Should I use Drools in this situation?

Tong Wang picture Tong Wang · Feb 16, 2010 · Viewed 8.7k times · Source

I'll use a university's library system to explain my use case. Students register in the library system and provide their profile: gender, age, department, previously completed courses, currently registered courses, books already borrowed, etc. Each book in the library system will define some borrowing rules based on students' profile, for example, a textbook for the computer algorithm can only be borrowed by students currently registered with that class; another textbook may only be borrowed by students in the math department; there could also be rules such that students can only borrow 2 computer networking book at most. As a result of the borrowing rules, when a student searches/browses in the library system, he will only see the books that can be borrowed by him. So, the requirement really comes down to the line of efficiently generating the list of books that a student is eligible to borrow.

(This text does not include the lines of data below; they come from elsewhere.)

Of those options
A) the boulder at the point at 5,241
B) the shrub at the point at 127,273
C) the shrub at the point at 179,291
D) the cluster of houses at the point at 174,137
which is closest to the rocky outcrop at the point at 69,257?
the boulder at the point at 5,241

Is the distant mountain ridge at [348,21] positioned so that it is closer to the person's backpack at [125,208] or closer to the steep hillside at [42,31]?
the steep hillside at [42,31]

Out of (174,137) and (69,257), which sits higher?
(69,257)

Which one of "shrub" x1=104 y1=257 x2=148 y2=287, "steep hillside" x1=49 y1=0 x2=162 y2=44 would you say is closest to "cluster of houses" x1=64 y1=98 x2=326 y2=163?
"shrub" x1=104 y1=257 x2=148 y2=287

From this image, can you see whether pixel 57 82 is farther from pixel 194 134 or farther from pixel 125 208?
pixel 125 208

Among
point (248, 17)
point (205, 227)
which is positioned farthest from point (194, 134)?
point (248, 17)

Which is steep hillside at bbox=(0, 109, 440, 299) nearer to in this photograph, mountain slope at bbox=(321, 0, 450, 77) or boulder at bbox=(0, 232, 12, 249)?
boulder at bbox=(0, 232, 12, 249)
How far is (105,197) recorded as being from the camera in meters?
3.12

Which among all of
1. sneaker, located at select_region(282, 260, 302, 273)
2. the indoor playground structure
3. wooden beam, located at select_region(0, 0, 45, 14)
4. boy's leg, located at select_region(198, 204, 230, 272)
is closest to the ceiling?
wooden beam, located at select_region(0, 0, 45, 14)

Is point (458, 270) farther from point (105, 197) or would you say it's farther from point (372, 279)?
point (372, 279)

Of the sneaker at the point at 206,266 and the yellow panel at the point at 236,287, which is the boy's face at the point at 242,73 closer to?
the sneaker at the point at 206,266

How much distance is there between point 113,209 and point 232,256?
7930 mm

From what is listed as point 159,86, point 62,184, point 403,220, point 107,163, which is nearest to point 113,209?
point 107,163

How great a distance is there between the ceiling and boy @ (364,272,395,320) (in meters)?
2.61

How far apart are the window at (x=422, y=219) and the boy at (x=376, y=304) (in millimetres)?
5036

Here is how I vision the design using Drools - each book will have a rule with a few field constraints on the student profile as LHS, the RHS of the book rule simply adds the book id to a global result list, then all the book rules are loaded into a RuleBase. When a student searches/browsers the library system, a stateless session is created from the RuleBase and the student's profile is asserted as the fact, then every book that the student can borrow will fire its book rule and you get the complete list of books that the students can borrow in the global result list.

A few assumptions: the library will handle millions of books; I don't expect the book rule be too complicated, 3 simple field constraints for each rule on average at the most; the number of students that the system needs to handle is in the range of 100K, so the load is fairly heavy. My questions are: how much memory will Drools take if loaded with a million book rules? How fast will it be for all those million rules to fire? If Drools is the right fit, I'd like to hear some best practices in designing such a system from you experienced users. Thanks.

Answer

Michael Deardeuff picture Michael Deardeuff · Feb 17, 2010

First, Don't make rules for every book. Make rules on the restrictions—there are a lot fewer restrictions defined than books. This will make a huge impact on the running time and memory usage.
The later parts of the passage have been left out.